### À faire
Réécrivez le passage de l'extrait fourni qui va de « Et si on arrêtait » à « avoir de l’expérience. », en mettant « cinquantaine » partout où figure « ménopause ».

### Extrait fourni
******************************

Et si on arrêtait de stigmatiser les femmes qui prennent de l’âge ? Si on sortait de ces réflexes jeunistes qui poussent à considérer comme malades les corps qui vieillissent ? Si on considérait la ménopause au contraire comme un symbole de liberté : plus de contraintes liées à la fertilité et à la contraception, et donc plus de liberté sexuelle à un âge où l’on se connait mieux. Ou comme un symbole de sagesse, comme dans d’autres cultures : être arrivée à l’âge de la ménopause, c’est avoir traversé plusieurs étapes de vies, c’est être mature, avoir de l’expérience.
Et si, au lieu de rester chacune de notre côté avec nos questions, nos incompréhensions et nos révoltes, on se réunissait pour en parler, pour faire de ces vécus un flambeau à passer aux générations de femmes plus jeunes, pour les préparer, pour sortir des tabous, en rire… Et impliquer le monde médical et les hommes, qui ne vivent pas les mêmes situations, mais pourraient les traverser avec nous bien différemment.
C’est d’ailleurs ce que revendique le collectif All for menopause avec leur « Manifeste pour une ménopause apaisée et libérée ». Constitué en 2022 par des femmes de la société civile et des médecins, ce collectif français porte six propositions concrètes pour faire changer les regards et les vécus sur la ménopause [voir notre encadré]. Leur but est d’informer toutes les femmes, de sensibiliser les professionnel·les de la santé et d’alerter les pouvoirs publics ainsi que les milieux professionnels pour redonner aux femmes « le pouvoir de décider ce qu’elles souhaitent grâce à une information objective sur l’ensemble des possibilités qui s’offrent à elles et (…) d’améliorer leur bien-être et la prévention des risques spécifiques à cette période »[6].
- Voir Carine Janin, « Dans notre société, la ménopause est associée à une dégénérescence », interview de Cécile Charlap in Ouest France, 6/02/2019.
- En 2001 aux USA, ces traitements « miracles » étaient pris par 15 millions de femmes. Voir Une médecine sexiste ? Le cas de la surmédicalisation des femmes, Étude FPS, 2020 p.10.

******************************

### Jeu de données

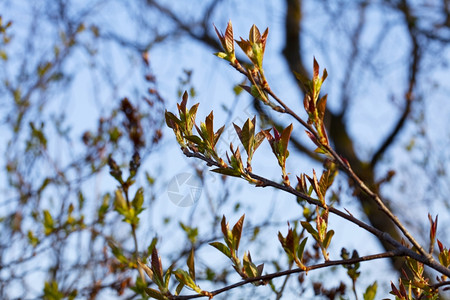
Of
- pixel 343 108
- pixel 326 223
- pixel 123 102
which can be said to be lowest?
pixel 326 223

******************************

### Réponse
Et si on arrêtait de stigmatiser les femmes qui prennent de l’âge ? Si on sortait de ces réflexes jeunistes qui poussent à considérer comme malades les corps qui vieillissent ? Si on considérait la cinquantaine au contraire comme un symbole de liberté : plus de contraintes liées à la fertilité et à la contraception, et donc plus de liberté sexuelle à un âge où l’on se connait mieux. Ou comme un symbole de sagesse, comme dans d’autres cultures : être arrivée à l’âge de la cinquantaine, c’est avoir traversé plusieurs étapes de vies, c’est être mature, avoir de l’expérience.